2. Acquisition Exclusivity Rights of the Company.
(a) During the term of this Agreement, each of the Commonwealth Parties agrees to notify the Company, on an exclusive basis, of any opportunity to invest in or acquire a First-Class Hotel identified by, or made known to, such Commonwealth Party, whether in fee or leasehold, and whether in whole or in part (hereinafter referred to as an “Acquisition Property”). In addition to such notification, the offering Commonwealth Party shall provide to the Company such information, materials and documents reasonably available to the offering Commonwealth Party with respect to such Acquisition Property or opportunity, subject to the requirements of any confidentiality agreements with third parties. Notwithstanding the foregoing, the offering Commonwealth Party will either (i) refer the opportunity directly to the Company prior to execution of a confidentiality agreement or (ii) negotiate any confidentiality agreement so as to permit disclosure of the opportunity, and all information, materials and documents with respect thereto, to the Company.
(b) The Company shall notify the offering Commonwealth Party, within 10 business days following the Company’s receipt from the offering Commonwealth Party of the information with respect to an Acquisition Property as described in Section 2(a), whether the Company intends to pursue such opportunity.

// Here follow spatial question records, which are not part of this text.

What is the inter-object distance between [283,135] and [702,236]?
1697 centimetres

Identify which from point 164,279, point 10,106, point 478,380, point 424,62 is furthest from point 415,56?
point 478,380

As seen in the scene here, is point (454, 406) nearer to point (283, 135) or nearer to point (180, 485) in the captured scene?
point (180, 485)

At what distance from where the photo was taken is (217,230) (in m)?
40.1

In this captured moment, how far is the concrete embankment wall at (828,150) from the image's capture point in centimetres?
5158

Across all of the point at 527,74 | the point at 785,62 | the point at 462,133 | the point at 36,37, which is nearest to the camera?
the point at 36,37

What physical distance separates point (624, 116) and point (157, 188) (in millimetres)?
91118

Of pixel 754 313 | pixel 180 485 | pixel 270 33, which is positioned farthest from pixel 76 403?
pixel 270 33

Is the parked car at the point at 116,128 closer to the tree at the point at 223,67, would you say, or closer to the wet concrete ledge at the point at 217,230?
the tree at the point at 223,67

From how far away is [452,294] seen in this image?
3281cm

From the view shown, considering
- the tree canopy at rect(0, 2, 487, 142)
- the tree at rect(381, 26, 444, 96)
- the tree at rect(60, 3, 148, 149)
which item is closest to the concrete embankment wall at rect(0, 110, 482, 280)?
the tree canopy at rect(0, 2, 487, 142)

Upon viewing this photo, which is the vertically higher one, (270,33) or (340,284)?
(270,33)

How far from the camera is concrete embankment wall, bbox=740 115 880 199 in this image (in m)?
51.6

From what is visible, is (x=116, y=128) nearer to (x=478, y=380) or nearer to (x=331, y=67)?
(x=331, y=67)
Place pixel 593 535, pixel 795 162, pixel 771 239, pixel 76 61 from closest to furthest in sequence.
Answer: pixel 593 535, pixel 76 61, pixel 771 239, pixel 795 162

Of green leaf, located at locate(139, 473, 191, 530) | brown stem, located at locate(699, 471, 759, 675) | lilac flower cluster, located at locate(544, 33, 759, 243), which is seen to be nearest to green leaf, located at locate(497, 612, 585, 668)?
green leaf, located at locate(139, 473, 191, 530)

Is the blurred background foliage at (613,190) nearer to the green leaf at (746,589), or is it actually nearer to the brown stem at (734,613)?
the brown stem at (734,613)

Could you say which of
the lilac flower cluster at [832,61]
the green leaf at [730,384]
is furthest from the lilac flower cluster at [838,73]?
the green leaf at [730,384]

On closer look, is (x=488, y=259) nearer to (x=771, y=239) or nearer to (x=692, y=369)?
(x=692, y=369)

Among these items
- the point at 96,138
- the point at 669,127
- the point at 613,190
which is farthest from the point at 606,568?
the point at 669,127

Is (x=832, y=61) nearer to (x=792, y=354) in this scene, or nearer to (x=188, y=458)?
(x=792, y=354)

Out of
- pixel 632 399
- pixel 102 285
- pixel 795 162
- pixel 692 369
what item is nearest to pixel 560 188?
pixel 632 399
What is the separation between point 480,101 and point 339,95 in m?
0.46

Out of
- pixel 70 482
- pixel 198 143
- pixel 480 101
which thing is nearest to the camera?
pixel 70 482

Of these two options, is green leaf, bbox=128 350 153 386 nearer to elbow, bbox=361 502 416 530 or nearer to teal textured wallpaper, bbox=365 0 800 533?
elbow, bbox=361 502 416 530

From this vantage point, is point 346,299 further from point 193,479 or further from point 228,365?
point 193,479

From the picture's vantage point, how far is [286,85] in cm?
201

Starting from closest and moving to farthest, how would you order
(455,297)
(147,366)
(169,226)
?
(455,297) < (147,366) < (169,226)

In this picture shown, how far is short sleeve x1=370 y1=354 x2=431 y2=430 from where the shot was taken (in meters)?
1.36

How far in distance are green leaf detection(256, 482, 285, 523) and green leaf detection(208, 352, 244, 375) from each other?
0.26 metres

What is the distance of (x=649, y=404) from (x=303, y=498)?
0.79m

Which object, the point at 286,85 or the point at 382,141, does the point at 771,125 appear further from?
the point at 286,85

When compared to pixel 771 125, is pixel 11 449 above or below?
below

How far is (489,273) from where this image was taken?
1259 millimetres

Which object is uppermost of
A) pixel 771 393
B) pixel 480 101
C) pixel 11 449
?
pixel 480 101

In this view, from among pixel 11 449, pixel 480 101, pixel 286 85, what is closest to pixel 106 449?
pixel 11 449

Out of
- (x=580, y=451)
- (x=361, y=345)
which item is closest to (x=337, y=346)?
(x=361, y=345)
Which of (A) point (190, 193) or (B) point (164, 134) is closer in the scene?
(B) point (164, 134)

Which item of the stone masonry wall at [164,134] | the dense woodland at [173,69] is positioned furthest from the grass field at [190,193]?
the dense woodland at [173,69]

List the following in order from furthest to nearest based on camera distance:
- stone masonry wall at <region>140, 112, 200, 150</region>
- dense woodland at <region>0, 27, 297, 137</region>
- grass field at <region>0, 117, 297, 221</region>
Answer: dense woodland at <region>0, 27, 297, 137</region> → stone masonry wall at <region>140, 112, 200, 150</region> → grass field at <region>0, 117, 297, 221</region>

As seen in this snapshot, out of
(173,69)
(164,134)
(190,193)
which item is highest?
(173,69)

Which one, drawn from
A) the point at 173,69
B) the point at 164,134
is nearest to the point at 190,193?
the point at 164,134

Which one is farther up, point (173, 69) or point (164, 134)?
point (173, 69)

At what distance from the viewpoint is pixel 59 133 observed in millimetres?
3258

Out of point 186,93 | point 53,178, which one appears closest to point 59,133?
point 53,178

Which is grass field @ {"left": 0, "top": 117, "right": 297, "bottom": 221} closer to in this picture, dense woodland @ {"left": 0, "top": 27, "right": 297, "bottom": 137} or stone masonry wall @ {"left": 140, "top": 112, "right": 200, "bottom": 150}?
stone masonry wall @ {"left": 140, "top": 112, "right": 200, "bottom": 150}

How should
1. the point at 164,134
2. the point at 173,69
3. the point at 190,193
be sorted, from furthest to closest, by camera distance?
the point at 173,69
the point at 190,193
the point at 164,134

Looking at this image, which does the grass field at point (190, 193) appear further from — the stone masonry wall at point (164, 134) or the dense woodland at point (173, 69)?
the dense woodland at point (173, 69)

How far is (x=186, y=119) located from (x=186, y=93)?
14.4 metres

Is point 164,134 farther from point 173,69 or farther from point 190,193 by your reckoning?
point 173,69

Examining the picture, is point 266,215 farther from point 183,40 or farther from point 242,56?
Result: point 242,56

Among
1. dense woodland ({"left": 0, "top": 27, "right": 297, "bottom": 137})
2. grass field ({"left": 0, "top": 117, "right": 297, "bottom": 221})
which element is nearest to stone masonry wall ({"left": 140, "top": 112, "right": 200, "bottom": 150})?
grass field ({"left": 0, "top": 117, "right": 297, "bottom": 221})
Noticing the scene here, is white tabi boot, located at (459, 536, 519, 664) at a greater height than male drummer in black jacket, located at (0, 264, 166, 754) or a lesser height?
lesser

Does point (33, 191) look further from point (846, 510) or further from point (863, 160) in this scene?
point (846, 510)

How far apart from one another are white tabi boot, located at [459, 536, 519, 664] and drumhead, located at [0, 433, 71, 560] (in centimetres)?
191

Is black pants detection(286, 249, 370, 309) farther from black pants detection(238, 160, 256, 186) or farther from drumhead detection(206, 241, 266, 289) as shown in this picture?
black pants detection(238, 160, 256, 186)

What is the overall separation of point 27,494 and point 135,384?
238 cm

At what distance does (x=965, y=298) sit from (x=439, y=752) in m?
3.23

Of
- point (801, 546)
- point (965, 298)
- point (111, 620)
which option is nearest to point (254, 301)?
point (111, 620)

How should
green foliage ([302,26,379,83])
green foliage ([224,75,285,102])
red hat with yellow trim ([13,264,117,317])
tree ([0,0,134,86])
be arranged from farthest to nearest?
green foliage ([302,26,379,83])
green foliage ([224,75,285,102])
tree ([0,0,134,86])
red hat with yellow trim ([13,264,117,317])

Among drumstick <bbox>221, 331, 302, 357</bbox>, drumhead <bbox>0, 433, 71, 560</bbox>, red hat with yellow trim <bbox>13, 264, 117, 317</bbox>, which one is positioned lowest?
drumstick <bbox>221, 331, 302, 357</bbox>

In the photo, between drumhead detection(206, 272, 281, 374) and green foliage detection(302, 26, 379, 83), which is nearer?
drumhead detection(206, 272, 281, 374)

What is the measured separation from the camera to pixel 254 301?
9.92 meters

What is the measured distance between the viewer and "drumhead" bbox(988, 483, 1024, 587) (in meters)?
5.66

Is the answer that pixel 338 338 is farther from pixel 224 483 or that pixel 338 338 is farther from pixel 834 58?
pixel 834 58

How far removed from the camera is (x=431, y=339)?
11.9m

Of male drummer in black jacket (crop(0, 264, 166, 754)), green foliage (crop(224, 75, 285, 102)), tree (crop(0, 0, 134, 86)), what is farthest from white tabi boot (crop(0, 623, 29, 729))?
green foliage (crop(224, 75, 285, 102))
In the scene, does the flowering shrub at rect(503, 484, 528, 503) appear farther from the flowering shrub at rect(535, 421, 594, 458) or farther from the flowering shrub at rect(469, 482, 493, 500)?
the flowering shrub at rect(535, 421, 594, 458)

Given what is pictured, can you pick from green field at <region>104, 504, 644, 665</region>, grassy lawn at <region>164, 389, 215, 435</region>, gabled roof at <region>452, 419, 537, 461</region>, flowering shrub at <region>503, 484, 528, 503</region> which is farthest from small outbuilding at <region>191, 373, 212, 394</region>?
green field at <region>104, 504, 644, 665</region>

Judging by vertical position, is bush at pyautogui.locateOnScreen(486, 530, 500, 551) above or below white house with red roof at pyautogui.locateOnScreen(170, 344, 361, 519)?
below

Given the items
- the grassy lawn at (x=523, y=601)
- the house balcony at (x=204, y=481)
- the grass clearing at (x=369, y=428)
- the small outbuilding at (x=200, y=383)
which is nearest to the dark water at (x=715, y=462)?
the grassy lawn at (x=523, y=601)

If the Company notifies the offering Commonwealth Party that the Company intends to pursue such opportunity, the offering Commonwealth Party shall not provide any information regarding an Acquisition Property to any third party until otherwise notified in writing by a duly authorized representative of the Company and shall not directly or indirectly pursue an Acquisition Property on its own behalf. If the Company (i) notifies the offering Commonwealth Party that the Company does not intend to pursue the opportunity or (ii) fails to notify the offering Commonwealth Party by the end of the 10 business day period that the Company intends to pursue the opportunity, then, in either event, so long as the Acquisition Property is not located within a Competitive Set (as hereinafter defined), the offering Commonwealth Party may pursue the opportunity on its own behalf; provided, however, that, if the offering Commonwealth Party subsequently becomes aware that the price or other terms with respect to the Acquisition Property previously presented to the Company have changed materially, the offering Commonwealth Party will notify the Company of any such change in price or terms with respect to such opportunity in accordance with the provisions of this Section 2 and the Company shall notify the offering Commonwealth Party, within 10 business days following the Company’s receipt from the offering Commonwealth Party of such modified information, whether the Company intends to pursue such modified or additional opportunity. If the Acquisition Property is within a Competitive Set, none of the Commonwealth Parties may pursue an investment or acquisition opportunity in the Acquisition Property, despite the Company’s decision not to pursue such opportunity on its own behalf, unless this restriction is waived by a majority vote of the Independent Directors.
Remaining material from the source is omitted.